Tangent line that passes through origin

[crybllrd]

Homework Statement

Find a > 0 such that the tangent line to the graph of

f(x) = $x^{2}$e$^{-x}$ at x = a passes through the origin.

Homework Equations

The Attempt at a Solution

First I found the derivative to be:

$-e^{-x}(x-2)x$

, which is the slope of the function.

I know the tangent line must pass through the origin (0,0), but I'm a bit stuck.

I took a year off from math and am trying to get back into math mode. Any help to lead me to the next step would be great.

 

[Elliptic]

maybe this is the way
http://en.wikipedia.org/wiki/Tangent
find f '(x) and than substitute x=a
use point-slopre formula and substitude k=f '(a) inside, than epress from there y
than y=x=0 (through origin)
and ... tell me your result

 

[Joffan]

Formula for a line through the origin is y = mx

At a, y=f(a), m=f'(a), x=a

 

[Elliptic]

you are right (my k is yours m,)

 

[chapstic]

continuing from Joffan and Elliptic: find where f'(x)x = f(x) = a. find f'(a). at that point you are basically done.

(Spatial relationship records)
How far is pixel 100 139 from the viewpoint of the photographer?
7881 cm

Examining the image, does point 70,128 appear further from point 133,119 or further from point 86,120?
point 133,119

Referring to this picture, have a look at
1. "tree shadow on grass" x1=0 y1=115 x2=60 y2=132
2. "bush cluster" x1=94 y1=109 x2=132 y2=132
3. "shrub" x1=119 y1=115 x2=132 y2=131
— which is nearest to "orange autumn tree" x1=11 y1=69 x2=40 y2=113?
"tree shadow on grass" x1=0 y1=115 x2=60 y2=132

--

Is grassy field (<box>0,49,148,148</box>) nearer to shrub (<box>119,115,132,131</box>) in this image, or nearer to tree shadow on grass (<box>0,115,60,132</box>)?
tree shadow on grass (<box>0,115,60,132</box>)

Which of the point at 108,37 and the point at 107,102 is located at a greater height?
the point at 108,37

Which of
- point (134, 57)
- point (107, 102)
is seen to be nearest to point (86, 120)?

* [Exercise 1]
In the tangent line thread, what formula does Joffan give for a line through the origin?
* [Exercise 2]
In the tangent line thread, why does Elliptic set y = x = 0 after writing the point-slope equation? Answer in one to three sentences.
* [Exercise 3]
Extend the tangent line thread, picking up after its last post.

* [Exercise response 1]
y = mx

* [Exercise response 2]
The tangent line has to pass through the origin. So the point (0,0) must satisfy the line's equation, and Elliptic substitutes x = 0 and y = 0.

* [Exercise response 3]
 

[crybllrd]

Thanks guys for the responses.

Here's what I have so far:

$f(a)=a^{2}-e^{-a}$

$f '(a)=-e^{-a}(a-2)a$$y=f '(a)(x-a)+f(a)$

which gave me

$a=0,3$(zero is not in the domain, so three is the only solution)

There must be an error, just looking at it graphically I know that 'a' must be before the extrema (2).

 

[crybllrd]

I found my error.
I missed a negative sign :/
My final answer is a=1.
The problem doesn't require it, but I checked my answer by graphing the tangent line using y=f '(a)x, and it worked out.

thanks again for all your help.

 

[Elliptic]

Yes, a=1. Well done.